The CDM students, all of whom are completing their third or fourth years in the DDS program, were accompanied by Dr. Biana Roykh, senior associate dean for clinical affairs, Dr. Terry Im, assistant clinical professor of dental medicine, Dr. Dana Wolf, senior associate dean for predoctoral academic and student affairs, and Daniel Lopez, registered dental hygienist and community dental healthcare coordinator. The purpose of the trip was to cultivate an educational exchange and, to that end, each student was paired with a UFM student and worked with their Guatemalan counterparts to treat patients in UFM’s clinic.
Joshua Lin, a fourth-year student at CDM who will begin a residency in periodontics at CDM next fall, says that the trip provided insights into the similarities and differences in dental education and treatments. In Guatemala, he says, students must select (and be selected by) a professional school immediately after they complete their secondary education. The course of study for dentists is six years. “I would have found it difficult to make that much of a commitment when I was 18,” he says.
The group spent most days, from morning to mid-afternoon in the clinic. In the evenings, he says, their hosts planned excursions and meals meant to show off the country’s rich culture and history. The group also took a day trip to Antigua, a UNESCO World Heritage site, to view the city’s remarkable Spanish Baroque-influenced architecture and ruins.
“One of our objectives is to align ourselves with the global mission of the university,” says Wolf. “Seeing how healthcare is delivered in other places is important to our students,” she says. “Experiencing a country’s culture can also give us insights.”

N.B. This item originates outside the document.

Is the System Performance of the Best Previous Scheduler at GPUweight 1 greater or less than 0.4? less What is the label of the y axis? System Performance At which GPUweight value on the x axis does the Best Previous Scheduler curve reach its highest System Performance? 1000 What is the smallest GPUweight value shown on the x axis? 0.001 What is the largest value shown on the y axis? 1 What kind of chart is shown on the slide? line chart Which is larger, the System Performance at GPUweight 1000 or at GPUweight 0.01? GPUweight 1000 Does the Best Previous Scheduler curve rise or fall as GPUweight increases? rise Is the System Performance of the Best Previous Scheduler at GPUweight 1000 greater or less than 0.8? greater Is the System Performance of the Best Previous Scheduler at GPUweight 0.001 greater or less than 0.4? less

Rachel Utomo, a third year CDM student, says that she was drawn to the trip because of her interest in global health initiatives. Utomo, who grew up in Jakarta, Indonesia, says that, by partnering with UFM, the group was able to avoid what she believes are the potential pitfalls of service trips. “With medical and dental ‘mission’ trips, you come in and do as much as you can,” she says. “But because very often, treatments don’t continue after the trip, we are not really fixing problems, just applying Band-Aids. By building a partnership with students and faculty at UFM, we can be more intentional with treatments. It’s a more sustainable model.” Utomo says that she was impressed by the school’s updated technology and its faculty’s expertise in cutting-edge techniques.

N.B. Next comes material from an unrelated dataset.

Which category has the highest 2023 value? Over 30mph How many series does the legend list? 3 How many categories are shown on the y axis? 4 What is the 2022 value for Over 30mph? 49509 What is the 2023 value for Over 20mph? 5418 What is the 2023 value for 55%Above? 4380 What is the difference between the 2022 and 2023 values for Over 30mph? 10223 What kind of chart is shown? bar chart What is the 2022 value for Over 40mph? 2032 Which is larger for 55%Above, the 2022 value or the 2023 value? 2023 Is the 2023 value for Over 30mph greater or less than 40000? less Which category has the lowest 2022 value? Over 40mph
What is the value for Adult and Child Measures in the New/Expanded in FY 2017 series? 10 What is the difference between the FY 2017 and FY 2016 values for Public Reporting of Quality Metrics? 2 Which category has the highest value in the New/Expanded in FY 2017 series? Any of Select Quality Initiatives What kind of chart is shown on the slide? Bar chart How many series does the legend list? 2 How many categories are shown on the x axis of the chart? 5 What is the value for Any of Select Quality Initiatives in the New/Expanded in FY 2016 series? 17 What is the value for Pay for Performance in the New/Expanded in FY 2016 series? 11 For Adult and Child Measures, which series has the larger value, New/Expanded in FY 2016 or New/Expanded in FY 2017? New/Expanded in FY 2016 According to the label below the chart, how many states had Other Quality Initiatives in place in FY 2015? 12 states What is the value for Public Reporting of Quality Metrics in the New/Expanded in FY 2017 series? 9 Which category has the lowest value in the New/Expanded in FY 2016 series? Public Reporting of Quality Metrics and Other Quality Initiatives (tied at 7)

Utomo says that she feels the trip helped her to grow both professionally and personally. Now that she is back at CDM, she says that she feels “more confident in my clinical skills and diagnosing ability.“
Wolf says that there are myriad benefits and recommends that CDM students take advantage of this opportunity. “We see how education works in other places. We learn about other cultures. We get clinical experience. We interact with peers from other countries. And we get to help underserved patients.”